■ Document section
Plug & Play (13amp) Buying Advice

Use this collection to compare specifications, delivery options, and aftercare before you buy. Contact our UK support team for help choosing the right model for your space and budget.

12 products

Plug & Play (13amp): UK Buying Guide

This collection is part of the Canadian Spa Company UK range of hot tubs, swim spas, saunas and spa essentials. Compare options by fit for your space, running costs, insulation, warranty and ongoing maintenance requirements to make a better long-term choice.

If you need help choosing the right model or part, our support team can guide you on compatibility, delivery and aftercare.

Who it's for

Where a 13A spa is the right answer

Plug-and-play isn't a compromised spa — it's a different install path for a different kind of buyer. Here's where it's the better pick.

  • The only credible hot tub for a tenancy

    You can't run a 32A cable through a wall you don't own, and you can't dig a dedicated spa pad into someone else's garden. You can position a spa on an existing patio and plug it into the outdoor socket that's already there. 13A is what lets renters own a real hot tub — inflatable or hard-shell — and take it with them when they move.

  • Installed the day it lands, not the week after

    A 32A hard-shell spa usually means a site survey, an electrician quote, a consumer-unit upgrade for older houses, a second delivery window to line up with all of that, and the genuine possibility that something doesn't match on the day. A 13A spa skips the whole chain. If the patio's level and the socket's healthy, you're sitting in the tub the same evening it arrives.

■ Listed entries

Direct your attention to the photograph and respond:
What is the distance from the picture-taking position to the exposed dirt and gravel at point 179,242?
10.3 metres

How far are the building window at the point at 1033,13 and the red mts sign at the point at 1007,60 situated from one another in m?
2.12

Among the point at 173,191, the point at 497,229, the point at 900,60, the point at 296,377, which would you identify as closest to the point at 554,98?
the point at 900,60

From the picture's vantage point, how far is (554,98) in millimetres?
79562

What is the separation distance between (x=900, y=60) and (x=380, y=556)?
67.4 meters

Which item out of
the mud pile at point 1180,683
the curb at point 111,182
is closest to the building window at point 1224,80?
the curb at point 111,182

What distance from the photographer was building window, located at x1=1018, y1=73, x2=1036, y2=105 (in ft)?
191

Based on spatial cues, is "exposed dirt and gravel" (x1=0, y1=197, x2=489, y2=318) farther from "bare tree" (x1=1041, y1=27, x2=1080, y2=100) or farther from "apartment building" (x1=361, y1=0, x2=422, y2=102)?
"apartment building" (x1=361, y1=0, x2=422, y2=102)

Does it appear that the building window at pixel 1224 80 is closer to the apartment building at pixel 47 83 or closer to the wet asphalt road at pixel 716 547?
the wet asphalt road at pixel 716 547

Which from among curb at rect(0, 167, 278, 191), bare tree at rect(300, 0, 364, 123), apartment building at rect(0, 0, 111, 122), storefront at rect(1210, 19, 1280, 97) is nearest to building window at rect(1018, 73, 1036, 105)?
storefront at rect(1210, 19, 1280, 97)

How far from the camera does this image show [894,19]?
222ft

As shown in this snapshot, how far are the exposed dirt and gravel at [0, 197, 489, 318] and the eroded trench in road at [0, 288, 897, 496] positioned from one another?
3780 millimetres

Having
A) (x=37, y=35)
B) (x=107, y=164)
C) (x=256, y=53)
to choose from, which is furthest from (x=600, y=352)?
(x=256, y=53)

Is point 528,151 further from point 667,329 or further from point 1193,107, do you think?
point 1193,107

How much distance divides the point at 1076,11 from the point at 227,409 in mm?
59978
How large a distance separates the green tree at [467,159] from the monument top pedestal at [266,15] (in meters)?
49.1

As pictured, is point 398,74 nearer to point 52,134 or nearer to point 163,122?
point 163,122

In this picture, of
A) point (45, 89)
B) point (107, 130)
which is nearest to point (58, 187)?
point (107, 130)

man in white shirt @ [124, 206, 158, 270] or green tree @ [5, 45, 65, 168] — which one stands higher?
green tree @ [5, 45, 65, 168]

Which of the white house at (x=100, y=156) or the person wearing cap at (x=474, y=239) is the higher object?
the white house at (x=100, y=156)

■ Brief
Repeat everything from "12 products" down to "delivery and aftercare." in the plug-and-play hot tub guide, word for word.

■ Answer section
12 products

Plug & Play (13amp): UK Buying Guide

This collection is part of the Canadian Spa Company UK range of hot tubs, swim spas, saunas and spa essentials. Compare options by fit for your space, running costs, insulation, warranty and ongoing maintenance requirements to make a better long-term choice.

If you need help choosing the right model or part, our support team can guide you on compatibility, delivery and aftercare.